━━━━━ TRECHO DO DOCUMENTO

Quando Avatar (2009) se tornou a maior bilheteria do cinema moderno, o mundo desconhecia o potencial de um serviço de streaming, a supremacia do gênero de super heróis estava se estabelecendo e havia o hábito de sair e prestigiar o cinema de forma mais comum antes da pandemia estimular o consumo doméstico. Até então, James Cameron, diretor de obras seminais do cinema, como Exterminador do Futuro II (1992) e Titanic (1997), costumava dar uma estória sólida – ainda que não lá muito original – para estofar seus grandes e inovadores espetáculos.
Depois de 13 anos e uma pandemia, “Avatar: O Caminho da Aguá” (2022) chega ao cinema com a missão dificílima de igualar o sucesso do antecessor enquanto tenta convencer de que a experiência em uma sala de cinema ainda é muito superior ao conforto doméstico. A estória dessa vez acompanha Jake Sully (Sam Worthington) e família enquanto lutam contra uma nova e mais mortal investida do povo da Terra para saquear Pandora.
Elogiar a qualidade técnica do filme é um desserviço aos profissionais envolvidos. A equipe trabalha desde 2005 na criação e aperfeiçoamento da tecnologia usada na captura de movimentos dos personagens em tela. Um esforço de uma vida que torna a sensibilidade desse belo mundo alienígena uma obra anos luz à frente de qualquer outra investida do mercado de efeitos especiais da atualidade. Algo que a mise en scène majestosa e fluída de Cameron valoriza de forma a amplificar o potencial de banquete constante aos olhos do espectador.
Dito isso, é uma pena que o filme acabe por falhar em muitas coisas que seu predecessor acertou em 2009. Trocando o mito de Pocahontas pelo de Jon Dunbahr como conto guia da estória em sua reimaginação do período colonial estadunidense, Cameron acaba por estruturá-la sob a perspectiva de um personagem sem uma caracterização ou motivações decentes, Loa´k, filho de Jake Sully, e sem um conflito que amarre suas ambições ecológicas a um senso de urgência narrativa. Algo básico em um filme do gênero ação.
O resultado é um filme com um primeiro ato esticado de uma hora que é estendido por duas cenas de ação que poderiam ter sido condensadas enquanto clímax de ato; um segundo ato que possui imagens belíssimas, mas de pouco efeito, visto que parecem forçadas dentro da narrativa; e um terceiro ato que cumpre com o esperado, mas que talvez venha muito tarde para reanimar público – e que mostra que dessa vez Cameron foi menos inventivo nas cenas de ação, basicamente repetindo dinâmicas sem nenhuma técnica mais arrojada de destaque como havia feito em 2009.

━━━━━━━━━━
━━━━━ INFORMAÇÕES REGISTRADAS

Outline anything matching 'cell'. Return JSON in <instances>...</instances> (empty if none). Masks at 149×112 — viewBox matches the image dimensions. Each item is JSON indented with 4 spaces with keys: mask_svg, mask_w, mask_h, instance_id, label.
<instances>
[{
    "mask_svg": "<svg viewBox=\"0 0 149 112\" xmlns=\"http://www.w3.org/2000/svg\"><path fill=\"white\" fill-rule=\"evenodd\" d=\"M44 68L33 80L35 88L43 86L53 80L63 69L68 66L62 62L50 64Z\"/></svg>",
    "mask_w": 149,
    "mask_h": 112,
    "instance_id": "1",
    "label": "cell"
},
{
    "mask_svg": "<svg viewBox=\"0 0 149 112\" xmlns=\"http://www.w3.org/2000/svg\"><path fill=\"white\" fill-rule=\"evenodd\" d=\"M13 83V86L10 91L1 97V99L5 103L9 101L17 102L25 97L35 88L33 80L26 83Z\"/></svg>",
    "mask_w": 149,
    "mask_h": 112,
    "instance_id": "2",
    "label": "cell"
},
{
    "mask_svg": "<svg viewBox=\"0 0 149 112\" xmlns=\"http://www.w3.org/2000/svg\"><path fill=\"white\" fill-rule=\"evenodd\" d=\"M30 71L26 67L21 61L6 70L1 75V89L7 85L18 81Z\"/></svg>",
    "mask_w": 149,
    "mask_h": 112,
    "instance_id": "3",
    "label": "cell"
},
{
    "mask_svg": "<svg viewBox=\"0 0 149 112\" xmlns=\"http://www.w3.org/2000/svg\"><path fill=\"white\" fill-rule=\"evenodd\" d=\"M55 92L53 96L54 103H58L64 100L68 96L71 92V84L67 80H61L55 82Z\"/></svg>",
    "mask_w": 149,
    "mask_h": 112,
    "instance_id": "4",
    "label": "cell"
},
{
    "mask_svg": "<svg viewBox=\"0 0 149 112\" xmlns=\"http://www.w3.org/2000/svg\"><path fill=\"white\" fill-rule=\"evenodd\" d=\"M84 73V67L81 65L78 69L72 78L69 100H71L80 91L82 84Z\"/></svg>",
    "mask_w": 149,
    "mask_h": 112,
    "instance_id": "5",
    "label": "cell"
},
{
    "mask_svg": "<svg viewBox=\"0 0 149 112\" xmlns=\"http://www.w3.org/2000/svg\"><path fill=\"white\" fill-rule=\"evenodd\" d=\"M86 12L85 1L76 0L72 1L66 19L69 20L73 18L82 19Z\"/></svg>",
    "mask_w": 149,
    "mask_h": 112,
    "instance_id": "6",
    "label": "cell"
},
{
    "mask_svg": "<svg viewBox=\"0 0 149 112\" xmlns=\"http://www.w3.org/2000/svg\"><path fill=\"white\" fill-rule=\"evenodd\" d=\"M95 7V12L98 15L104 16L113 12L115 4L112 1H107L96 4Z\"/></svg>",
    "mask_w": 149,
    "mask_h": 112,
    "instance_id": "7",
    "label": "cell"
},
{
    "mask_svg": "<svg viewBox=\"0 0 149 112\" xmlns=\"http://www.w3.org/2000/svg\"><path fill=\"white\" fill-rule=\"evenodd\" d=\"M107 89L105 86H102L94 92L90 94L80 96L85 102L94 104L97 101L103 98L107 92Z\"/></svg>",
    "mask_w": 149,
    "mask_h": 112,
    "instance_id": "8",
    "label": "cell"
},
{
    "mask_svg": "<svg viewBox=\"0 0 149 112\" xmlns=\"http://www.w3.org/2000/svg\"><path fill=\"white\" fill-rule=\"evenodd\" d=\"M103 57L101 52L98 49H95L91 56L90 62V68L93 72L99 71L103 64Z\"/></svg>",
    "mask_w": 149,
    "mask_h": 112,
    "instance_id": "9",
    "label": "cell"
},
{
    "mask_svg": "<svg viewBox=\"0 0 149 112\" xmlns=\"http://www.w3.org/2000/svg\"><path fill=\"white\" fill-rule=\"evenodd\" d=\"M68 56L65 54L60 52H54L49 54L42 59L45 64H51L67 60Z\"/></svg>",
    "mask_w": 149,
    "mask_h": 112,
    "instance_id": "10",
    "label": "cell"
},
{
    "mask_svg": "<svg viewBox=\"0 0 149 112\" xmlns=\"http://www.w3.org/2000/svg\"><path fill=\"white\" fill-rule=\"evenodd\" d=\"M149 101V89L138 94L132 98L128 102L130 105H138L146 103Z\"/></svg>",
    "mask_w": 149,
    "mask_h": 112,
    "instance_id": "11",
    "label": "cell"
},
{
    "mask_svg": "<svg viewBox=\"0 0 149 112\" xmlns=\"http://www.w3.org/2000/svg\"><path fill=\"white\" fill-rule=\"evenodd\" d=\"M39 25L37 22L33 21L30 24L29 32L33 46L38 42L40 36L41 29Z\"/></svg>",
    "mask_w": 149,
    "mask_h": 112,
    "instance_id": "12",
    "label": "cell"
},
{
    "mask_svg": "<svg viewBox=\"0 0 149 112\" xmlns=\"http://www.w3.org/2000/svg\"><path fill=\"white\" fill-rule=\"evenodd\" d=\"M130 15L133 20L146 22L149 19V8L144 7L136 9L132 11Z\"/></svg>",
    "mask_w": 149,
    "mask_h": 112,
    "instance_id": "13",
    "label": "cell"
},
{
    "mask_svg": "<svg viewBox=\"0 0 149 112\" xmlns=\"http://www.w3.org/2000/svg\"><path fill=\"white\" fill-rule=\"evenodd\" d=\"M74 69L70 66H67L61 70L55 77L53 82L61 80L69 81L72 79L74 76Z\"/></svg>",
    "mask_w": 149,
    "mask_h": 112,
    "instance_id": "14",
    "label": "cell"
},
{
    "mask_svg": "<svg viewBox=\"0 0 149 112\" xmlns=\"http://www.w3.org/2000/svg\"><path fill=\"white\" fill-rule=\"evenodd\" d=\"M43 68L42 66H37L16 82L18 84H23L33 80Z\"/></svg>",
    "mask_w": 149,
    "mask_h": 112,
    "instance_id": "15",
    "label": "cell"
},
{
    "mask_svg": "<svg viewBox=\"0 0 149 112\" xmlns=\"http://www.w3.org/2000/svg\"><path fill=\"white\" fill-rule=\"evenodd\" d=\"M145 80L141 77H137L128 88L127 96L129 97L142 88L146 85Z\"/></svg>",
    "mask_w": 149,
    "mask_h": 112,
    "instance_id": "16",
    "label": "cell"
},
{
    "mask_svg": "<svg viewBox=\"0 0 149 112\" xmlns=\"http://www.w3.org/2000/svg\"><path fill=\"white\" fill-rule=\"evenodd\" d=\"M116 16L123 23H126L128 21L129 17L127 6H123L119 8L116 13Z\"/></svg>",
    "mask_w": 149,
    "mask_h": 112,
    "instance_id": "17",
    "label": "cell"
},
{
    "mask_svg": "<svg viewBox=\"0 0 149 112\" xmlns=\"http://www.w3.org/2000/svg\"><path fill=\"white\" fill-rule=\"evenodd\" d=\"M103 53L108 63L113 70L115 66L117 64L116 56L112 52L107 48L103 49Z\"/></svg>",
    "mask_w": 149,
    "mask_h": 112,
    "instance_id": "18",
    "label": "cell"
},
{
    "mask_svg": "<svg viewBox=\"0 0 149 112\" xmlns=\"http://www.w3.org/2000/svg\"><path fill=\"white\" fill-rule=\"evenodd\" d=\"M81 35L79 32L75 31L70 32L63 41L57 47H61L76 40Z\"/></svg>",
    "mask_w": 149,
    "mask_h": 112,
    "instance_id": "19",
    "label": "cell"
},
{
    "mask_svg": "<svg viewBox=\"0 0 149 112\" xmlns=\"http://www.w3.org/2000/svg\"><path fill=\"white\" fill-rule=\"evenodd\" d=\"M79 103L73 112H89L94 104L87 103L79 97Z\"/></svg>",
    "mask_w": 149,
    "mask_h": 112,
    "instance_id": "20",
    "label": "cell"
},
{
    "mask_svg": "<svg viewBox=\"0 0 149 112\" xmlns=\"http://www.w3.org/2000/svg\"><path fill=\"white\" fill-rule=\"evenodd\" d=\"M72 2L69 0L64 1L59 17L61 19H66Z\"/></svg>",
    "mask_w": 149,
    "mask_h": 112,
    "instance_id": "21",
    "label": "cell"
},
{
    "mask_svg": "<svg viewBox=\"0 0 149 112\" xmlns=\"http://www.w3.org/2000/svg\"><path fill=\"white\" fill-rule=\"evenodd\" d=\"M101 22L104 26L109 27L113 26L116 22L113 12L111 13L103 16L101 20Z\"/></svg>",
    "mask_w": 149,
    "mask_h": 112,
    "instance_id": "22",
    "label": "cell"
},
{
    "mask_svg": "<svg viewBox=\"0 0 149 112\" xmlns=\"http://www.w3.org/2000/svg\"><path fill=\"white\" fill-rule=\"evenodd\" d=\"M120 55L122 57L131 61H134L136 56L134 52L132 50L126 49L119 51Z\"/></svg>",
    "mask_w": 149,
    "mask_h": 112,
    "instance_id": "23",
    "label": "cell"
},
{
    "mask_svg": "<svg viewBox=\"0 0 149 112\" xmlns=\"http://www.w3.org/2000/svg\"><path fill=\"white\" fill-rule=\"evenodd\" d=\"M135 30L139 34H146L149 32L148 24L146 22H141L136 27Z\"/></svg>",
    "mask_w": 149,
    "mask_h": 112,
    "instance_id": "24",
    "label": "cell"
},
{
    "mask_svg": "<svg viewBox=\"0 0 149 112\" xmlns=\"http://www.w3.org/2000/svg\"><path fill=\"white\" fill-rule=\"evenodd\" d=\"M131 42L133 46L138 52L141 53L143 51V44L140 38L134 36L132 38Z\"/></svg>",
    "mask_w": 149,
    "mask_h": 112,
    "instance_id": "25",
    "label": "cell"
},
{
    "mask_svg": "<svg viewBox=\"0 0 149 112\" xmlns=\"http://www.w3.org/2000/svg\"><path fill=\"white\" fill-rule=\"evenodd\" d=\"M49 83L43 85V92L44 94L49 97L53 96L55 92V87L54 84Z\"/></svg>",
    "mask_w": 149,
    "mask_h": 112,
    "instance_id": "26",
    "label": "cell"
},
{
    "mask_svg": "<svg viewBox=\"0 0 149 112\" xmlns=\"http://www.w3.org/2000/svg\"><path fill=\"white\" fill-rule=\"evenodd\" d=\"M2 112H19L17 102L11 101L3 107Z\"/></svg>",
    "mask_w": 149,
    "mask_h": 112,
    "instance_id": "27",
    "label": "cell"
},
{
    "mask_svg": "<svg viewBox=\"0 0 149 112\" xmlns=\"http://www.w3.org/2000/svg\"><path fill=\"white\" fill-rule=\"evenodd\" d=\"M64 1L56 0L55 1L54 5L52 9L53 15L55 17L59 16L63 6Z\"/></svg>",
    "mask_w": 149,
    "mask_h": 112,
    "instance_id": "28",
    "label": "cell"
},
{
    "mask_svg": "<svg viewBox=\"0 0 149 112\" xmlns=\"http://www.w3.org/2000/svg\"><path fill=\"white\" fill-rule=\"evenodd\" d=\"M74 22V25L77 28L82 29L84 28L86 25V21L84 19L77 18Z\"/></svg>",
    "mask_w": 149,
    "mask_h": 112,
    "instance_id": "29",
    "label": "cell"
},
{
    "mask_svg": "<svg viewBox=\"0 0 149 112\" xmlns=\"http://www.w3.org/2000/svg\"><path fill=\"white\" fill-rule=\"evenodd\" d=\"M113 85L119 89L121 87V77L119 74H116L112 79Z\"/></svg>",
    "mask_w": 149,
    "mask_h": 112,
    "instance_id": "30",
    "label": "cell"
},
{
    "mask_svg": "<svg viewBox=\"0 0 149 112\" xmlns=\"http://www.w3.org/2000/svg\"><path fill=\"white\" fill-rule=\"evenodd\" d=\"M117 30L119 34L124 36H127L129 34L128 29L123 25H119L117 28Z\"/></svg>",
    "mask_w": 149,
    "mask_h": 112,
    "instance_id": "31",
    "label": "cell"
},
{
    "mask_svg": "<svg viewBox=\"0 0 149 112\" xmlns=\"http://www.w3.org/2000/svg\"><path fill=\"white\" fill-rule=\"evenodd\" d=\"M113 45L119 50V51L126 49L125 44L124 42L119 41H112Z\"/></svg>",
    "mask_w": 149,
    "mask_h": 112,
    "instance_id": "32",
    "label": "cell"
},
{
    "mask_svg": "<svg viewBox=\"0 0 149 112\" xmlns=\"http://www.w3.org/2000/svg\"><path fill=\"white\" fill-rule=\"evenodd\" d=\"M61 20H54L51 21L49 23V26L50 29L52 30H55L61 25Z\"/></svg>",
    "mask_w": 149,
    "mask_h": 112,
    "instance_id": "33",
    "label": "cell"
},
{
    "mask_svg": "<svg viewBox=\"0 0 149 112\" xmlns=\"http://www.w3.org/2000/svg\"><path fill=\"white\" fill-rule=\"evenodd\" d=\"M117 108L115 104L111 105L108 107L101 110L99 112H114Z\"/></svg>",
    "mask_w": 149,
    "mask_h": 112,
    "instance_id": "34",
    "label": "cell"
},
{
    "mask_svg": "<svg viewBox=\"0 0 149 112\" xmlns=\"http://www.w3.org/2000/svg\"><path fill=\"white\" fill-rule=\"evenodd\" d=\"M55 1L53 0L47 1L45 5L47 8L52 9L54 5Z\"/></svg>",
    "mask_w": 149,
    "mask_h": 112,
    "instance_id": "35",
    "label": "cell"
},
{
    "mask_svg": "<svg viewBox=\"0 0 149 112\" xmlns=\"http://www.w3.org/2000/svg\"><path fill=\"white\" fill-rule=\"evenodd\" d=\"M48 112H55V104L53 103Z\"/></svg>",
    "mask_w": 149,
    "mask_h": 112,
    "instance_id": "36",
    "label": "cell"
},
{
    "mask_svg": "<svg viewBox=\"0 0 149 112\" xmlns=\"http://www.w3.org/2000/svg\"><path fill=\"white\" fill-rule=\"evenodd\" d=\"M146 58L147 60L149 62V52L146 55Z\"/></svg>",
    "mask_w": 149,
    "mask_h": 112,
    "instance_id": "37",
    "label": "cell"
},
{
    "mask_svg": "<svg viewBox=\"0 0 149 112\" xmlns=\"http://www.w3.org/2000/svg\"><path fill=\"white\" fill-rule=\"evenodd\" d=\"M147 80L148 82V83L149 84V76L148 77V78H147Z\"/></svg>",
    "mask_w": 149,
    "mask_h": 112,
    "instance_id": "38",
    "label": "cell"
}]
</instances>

━━━━━━━━━━

* _REQUISITOS DAS TAREFAS_:
A – Segundo a resenha sobre Avatar, desde que ano a equipe trabalha na tecnologia de captura de movimentos dos personagens?
B – Transcreva da resenha sobre Avatar o trecho que começa nas palavras "O resultado é" e para depois de "feito em 2009.".
C – Escreva a continuação da resenha sobre Avatar a partir do ponto em que ela termina.
O material não tem relação com a resenha sobre Avatar.

* _RESULTADOS DO EXERCÍCIO_:
A – Desde 2005.

B –
O resultado é um filme com um primeiro ato esticado de uma hora que é estendido por duas cenas de ação que poderiam ter sido condensadas enquanto clímax de ato; um segundo ato que possui imagens belíssimas, mas de pouco efeito, visto que parecem forçadas dentro da narrativa; e um terceiro ato que cumpre com o esperado, mas que talvez venha muito tarde para reanimar público – e que mostra que dessa vez Cameron foi menos inventivo nas cenas de ação, basicamente repetindo dinâmicas sem nenhuma técnica mais arrojada de destaque como havia feito em 2009.

C –
Enquanto Loa´k pena para manter o público ao seu lado, Jake Sully (Sam Worthington) acaba relegado a um arco fraco que pela previsibilidade o faz ser um coadjuvante no próprio filme. A maior decepção nessa parte é Neityri (Zoe Saldana). Guerreira forte e destinada a ser a líder espiritual dos Omatikaya no primeiro filme, aqui ela é relegada a ser uma mãe que ora chora, ora esbraveja.
Esse processo de mediocrização do que antes era um diferencial do filme também vale para o world building do universo de Cameron. A divindade Eywa, que dava um toque espiritual palpável – argumentativamente a melhor coisa do filme – à luta do Nav´is, aqui mal é citada e o que se desenvolve são apenas dicas do que virá no próximo filme.
Todo esse descompasso supostamente serve para dar mais tempo de tela às causas ecológicas de Cameron. Mas, quando o filme se debruça a isso ou cria imagens deslumbrantes – e gratuitas dentro da trama – ou subtramas superficiais em seu maniqueísmo, como mostra a parte dos pescadores humanos em Pandora.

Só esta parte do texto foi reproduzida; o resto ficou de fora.